Over the years, a series of owners removed walls, altered windows and doors, and installed plumbing and electricity. At the turn of the twentieth century, members of the duPont family, the chemical-products dynasty, purchased Montpelier. They used the plantation to raise and show horses, adding stables and racetracks around the main house. The duPonts also added a second story to the Madisons’ one-story wings and converted a large room in the house into a showcase for their trophies and photographs of horses, riders, and trainers.
In 1983, Marion duPont Scott died; she left the mansion and its twenty-seven hundred remaining acres to the National Trust for Historic Preservation. Inside the mansion and behind the coral-colored stucco that covered the original red-brick façade, architects and historians probed for secrets. Like the slaves who had built it, the house had endured the ambitions of owners, its value to American history often obscured. Among bricks, behind plaster, amid tobacco roots, buried under manicured lawns, and in unmarked graves were the stories of Montpelier’s enslaved people.
The resident archaeologist Lynne Lewis was at an excavation site on the former plantation when I arrived, so I waited for her on the front portico. Though the April weather in the foothills of Virginia’s Blue Ridge Mountains had been erratic, on the day of my return, the sky was clear and blue, and the sun was just beginning to warm the morning air. The distant, densely forested mountains that spread out before me were blue, almost purple, and so wide they wrapped around the horizon. Spring here, I thought, was alluring with its promise of warmth and sense of awakening. Summer, with broad fields scattered with a colorful collage of wildflowers stretchi
ng from the mansion toward the hills, had not yet arrived, but already I imagined autumn’s soaring trees ablaze with red, orange, and gold leaves. I foresaw rolling outlines of silver-white winter snow rising gently along hillsides toward the sky’s changing hue. Beyond the crest, snow glided down the slopes into the black lace of naked dormant trees. More than two centuries earlier, Mandy, Coreen, and Jim had witnessed the seasonal drama here.
Despite its ever-changing beauty, Montpelier had been a prison. The landscape around the mansion was sweeping and open, but I felt the confinement of the plantation’s antebellum years. Once, scores of slave cabins lay south of the mansion, and I pictured them scattered low on the hillside, leaning perilously, their weathered roofs slowly giving way to the pull of the dusty earth. The sinking roofs mimicked the bowing hills, all succumbing to the forces of the land. Meanwhile, slaves, diminutive in the distant fields, toiled, their labor coaxing riches from the soil, making possible the Madison legacy.
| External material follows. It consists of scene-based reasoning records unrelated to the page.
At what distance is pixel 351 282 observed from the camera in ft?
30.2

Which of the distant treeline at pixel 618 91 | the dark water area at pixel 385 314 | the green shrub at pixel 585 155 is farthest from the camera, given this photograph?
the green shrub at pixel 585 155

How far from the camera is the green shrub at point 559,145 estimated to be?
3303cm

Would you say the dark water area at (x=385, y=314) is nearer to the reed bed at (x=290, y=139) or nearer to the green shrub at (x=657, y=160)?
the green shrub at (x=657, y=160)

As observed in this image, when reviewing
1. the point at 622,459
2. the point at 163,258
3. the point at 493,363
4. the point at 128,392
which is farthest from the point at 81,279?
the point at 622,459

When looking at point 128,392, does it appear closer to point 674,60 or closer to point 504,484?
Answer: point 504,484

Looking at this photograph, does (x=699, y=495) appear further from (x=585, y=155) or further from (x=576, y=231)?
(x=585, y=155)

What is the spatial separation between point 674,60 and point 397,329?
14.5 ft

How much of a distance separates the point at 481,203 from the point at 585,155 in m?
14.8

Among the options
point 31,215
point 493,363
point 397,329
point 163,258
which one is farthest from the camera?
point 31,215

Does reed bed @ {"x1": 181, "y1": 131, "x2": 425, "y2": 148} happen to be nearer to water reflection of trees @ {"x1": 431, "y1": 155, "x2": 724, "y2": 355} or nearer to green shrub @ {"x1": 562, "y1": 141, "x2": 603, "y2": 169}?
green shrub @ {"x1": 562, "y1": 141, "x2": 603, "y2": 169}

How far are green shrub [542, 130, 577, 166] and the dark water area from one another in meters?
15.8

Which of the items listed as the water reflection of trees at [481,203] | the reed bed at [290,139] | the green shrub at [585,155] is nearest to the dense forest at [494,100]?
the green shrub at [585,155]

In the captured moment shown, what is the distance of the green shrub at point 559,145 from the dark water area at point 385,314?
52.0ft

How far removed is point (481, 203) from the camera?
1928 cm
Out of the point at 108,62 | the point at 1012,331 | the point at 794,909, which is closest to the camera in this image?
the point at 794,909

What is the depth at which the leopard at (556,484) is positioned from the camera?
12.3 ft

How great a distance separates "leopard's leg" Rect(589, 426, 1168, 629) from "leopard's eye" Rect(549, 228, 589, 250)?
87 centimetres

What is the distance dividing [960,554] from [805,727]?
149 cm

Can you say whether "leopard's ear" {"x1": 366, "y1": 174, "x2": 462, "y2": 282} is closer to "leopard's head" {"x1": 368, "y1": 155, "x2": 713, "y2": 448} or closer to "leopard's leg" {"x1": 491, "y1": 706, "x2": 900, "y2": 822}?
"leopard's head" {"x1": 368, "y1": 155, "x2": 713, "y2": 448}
I went to the back of the mansion, hoping to step again into the furrow where Coreen had walked, where, together, she and I followed a visible, dusty red path into landscape that had held black people hostage to ambition and greed. The path was gone. A brick walkway now covered Coreen’s footsteps, burying my physical connection to my enslaved ancestor. I felt alone and unmoored.
Lynne found me wandering aimlessly. “Sorry to keep you waiting,” she said.
“No problem,” I murmured. I did not mention Coreen’s buried footsteps.
Silently, we headed toward the slave cemetery. Scattered pebbles on the dirt road glistened in the morning sunlight, and wide meadows speckled with young daffodils sloped green and bold. But as Lynne and I walked the thirteen hundred feet from the mansion, I grew more and more afraid I would see an isolated patch of dry soil with clusters of poison ivy and dandelions, a place where in death, as in life, slaves had been dishonored. Bursts of wind made the trees shudder. I huddled into my jacket.